▸ THE TASK:
Your response should match the records line for line.

-*-

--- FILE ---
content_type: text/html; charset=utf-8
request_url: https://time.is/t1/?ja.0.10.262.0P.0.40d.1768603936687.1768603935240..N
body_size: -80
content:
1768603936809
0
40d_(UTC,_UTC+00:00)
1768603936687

-*-

▸ RESULT OF THE EXERCISE:
--- FILE ---
content_type: text/html; charset=utf-8
request_url: https://time.is/t1/?ja.0.10.262.0P.0.40d.1768603936687.1768603935240..N
body_size: -80
content:
1768603936809
0
40d_(UTC,_UTC+00:00)
1768603936687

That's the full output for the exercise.